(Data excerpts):
• • • • •

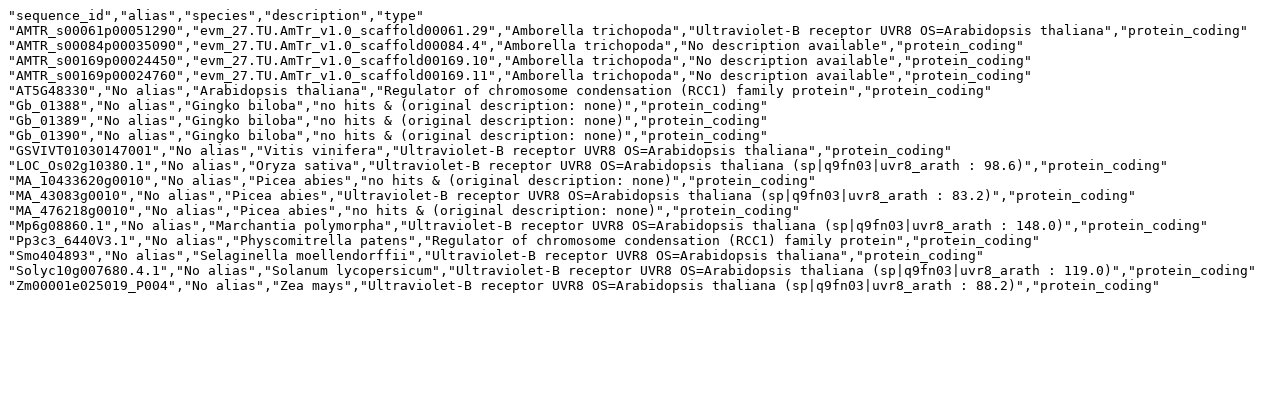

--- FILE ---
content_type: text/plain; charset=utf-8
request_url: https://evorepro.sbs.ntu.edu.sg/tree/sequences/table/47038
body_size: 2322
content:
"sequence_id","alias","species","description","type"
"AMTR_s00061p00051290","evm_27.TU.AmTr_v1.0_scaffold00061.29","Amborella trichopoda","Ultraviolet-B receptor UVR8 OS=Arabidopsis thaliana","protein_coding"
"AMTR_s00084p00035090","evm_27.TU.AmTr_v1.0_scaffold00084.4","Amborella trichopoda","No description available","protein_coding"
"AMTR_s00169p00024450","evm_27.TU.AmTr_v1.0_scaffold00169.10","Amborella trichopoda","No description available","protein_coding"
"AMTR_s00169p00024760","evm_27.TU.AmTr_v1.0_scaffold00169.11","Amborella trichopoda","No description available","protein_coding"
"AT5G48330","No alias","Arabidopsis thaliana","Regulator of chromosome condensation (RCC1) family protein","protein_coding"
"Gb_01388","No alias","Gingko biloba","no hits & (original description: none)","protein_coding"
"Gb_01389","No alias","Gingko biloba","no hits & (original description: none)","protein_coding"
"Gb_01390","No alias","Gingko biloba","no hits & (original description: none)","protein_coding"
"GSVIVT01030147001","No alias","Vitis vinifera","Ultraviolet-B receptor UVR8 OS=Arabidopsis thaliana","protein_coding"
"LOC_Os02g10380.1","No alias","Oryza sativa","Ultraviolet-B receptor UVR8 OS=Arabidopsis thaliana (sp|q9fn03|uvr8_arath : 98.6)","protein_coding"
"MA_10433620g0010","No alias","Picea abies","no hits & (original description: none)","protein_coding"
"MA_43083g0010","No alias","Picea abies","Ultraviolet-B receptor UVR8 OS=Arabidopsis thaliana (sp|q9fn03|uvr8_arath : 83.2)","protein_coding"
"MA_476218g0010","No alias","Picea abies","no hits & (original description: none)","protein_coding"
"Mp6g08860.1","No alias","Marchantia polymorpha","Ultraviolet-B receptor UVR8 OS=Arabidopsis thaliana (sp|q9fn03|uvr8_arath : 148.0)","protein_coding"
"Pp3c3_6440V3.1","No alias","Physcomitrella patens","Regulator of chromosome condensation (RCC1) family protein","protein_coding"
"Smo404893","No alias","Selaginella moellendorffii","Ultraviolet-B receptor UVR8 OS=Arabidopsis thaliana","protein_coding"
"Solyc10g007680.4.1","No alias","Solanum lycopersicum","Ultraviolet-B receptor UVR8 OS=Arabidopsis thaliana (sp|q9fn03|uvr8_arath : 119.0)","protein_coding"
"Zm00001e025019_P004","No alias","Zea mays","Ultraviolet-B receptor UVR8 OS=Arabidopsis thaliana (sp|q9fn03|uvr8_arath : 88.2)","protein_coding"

• • • • •

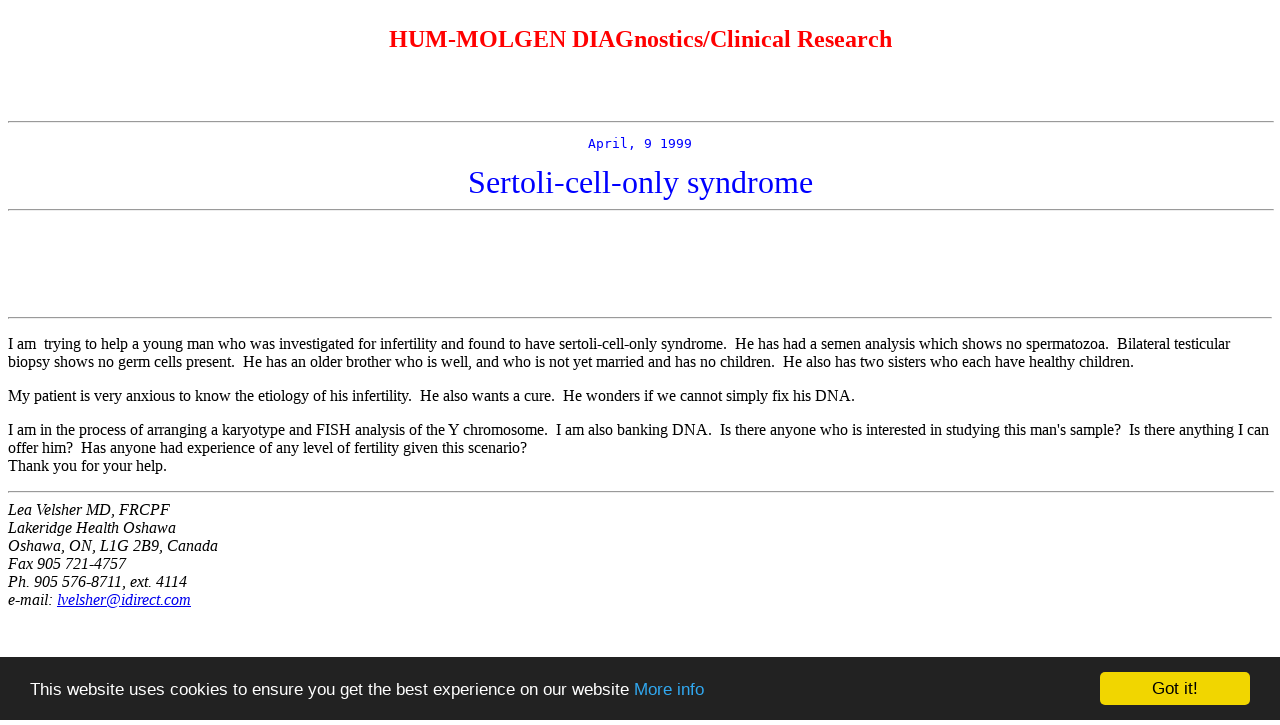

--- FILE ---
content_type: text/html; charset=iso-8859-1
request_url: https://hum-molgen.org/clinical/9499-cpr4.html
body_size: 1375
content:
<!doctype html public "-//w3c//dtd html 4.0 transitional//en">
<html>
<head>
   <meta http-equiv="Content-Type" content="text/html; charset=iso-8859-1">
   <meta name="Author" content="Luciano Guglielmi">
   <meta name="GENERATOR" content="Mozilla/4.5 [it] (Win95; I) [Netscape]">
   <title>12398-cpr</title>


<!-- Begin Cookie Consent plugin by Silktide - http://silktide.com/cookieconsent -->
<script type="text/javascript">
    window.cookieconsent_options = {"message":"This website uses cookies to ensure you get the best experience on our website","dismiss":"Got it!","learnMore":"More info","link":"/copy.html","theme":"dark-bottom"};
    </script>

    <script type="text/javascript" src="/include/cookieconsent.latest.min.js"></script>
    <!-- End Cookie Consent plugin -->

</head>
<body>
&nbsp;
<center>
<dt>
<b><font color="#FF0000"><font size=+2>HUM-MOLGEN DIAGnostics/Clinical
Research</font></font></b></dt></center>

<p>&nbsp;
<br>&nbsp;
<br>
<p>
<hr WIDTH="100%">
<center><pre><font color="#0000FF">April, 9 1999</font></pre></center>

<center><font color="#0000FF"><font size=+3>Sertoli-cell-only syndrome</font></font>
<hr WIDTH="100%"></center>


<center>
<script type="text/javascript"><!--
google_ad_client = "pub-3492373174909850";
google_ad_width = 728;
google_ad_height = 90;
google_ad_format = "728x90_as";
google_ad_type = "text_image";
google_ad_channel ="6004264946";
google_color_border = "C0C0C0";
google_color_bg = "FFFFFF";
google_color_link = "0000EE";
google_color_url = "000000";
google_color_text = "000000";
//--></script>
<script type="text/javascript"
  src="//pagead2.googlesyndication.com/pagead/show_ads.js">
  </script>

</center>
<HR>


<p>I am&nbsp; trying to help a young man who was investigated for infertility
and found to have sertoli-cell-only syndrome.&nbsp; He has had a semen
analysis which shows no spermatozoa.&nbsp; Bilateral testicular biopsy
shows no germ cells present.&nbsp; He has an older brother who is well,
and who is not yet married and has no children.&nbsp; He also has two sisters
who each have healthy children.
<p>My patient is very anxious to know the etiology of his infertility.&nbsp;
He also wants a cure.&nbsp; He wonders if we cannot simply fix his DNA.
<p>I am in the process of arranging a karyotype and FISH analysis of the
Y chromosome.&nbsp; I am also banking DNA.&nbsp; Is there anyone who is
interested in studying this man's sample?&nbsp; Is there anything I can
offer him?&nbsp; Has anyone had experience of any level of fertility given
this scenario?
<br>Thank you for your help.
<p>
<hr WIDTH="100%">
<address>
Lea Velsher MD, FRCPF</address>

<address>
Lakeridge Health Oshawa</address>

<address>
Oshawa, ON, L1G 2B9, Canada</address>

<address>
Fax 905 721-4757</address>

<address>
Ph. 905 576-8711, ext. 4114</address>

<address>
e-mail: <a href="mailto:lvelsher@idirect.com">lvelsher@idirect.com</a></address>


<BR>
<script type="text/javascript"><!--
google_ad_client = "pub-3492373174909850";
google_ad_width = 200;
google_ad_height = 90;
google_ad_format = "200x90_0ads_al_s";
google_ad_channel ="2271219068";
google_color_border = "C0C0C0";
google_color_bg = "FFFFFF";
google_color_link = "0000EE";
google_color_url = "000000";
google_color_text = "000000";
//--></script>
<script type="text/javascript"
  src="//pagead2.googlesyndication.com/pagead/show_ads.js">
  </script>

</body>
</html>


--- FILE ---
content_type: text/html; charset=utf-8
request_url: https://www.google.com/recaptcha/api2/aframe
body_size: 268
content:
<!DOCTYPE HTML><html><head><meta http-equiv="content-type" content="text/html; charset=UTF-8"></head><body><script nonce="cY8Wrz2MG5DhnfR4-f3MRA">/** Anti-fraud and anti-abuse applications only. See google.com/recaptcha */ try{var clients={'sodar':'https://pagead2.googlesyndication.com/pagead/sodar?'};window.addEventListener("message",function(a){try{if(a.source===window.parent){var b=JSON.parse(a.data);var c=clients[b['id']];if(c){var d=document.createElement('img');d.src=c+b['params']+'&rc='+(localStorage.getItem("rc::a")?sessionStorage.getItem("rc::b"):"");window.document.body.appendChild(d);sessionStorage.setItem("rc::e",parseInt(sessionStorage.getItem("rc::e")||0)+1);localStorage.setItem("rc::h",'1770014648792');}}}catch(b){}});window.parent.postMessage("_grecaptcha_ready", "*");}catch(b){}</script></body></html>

• • • • •

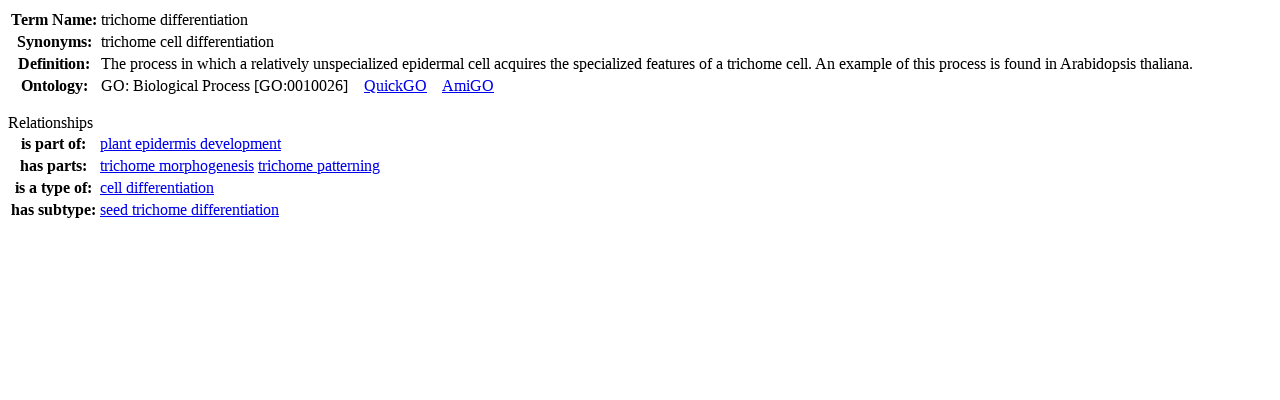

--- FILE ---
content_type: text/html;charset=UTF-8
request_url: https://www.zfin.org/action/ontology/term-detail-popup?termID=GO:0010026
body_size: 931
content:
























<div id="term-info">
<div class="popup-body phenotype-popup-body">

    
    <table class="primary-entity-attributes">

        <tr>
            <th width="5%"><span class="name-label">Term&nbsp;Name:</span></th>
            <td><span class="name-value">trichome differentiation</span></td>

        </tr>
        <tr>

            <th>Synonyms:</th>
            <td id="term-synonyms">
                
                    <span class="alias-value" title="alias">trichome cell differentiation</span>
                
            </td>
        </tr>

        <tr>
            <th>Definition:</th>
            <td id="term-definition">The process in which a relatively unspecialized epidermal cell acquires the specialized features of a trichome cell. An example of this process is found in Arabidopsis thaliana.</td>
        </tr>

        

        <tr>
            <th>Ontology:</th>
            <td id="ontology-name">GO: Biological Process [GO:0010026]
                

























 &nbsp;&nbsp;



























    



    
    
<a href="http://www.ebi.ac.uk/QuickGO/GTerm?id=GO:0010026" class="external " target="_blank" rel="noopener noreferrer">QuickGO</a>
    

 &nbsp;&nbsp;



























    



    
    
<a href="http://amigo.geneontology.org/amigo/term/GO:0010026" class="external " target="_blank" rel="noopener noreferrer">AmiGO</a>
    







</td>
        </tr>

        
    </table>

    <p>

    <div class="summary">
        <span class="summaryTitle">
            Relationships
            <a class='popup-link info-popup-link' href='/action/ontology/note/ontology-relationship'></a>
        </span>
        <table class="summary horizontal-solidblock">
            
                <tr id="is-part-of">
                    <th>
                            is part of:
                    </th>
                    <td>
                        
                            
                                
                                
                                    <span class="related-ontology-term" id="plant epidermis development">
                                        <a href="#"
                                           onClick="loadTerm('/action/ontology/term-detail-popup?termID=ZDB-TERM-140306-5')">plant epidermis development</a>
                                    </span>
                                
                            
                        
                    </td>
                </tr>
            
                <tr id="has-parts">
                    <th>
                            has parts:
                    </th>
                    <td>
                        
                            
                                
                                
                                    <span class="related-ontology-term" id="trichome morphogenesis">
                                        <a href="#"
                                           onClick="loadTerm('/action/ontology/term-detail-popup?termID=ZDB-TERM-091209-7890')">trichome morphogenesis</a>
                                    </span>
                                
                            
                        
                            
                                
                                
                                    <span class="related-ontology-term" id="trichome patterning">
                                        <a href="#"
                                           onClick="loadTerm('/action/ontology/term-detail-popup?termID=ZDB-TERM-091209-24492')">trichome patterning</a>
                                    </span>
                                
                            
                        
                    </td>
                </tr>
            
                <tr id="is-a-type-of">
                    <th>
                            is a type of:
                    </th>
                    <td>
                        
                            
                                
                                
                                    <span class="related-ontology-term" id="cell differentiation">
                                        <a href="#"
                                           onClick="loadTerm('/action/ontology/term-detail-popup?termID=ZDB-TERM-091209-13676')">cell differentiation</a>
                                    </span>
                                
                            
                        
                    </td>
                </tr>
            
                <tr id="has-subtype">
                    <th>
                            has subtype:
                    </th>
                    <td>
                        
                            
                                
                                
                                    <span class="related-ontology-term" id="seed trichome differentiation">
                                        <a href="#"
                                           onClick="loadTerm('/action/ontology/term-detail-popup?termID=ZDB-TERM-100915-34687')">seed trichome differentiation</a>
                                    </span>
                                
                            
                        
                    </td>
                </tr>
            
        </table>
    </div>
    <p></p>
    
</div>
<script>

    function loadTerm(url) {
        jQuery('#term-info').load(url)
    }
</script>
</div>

• • • • •

Proceeding from the line containing "analysis which shows" through the line containing "He also wants", transcribe the lines above exactly, both end lines included.

analysis which shows no spermatozoa.&nbsp; Bilateral testicular biopsy
shows no germ cells present.&nbsp; He has an older brother who is well,
and who is not yet married and has no children.&nbsp; He also has two sisters
who each have healthy children.
<p>My patient is very anxious to know the etiology of his infertility.&nbsp;
He also wants a cure.&nbsp; He wonders if we cannot simply fix his DNA.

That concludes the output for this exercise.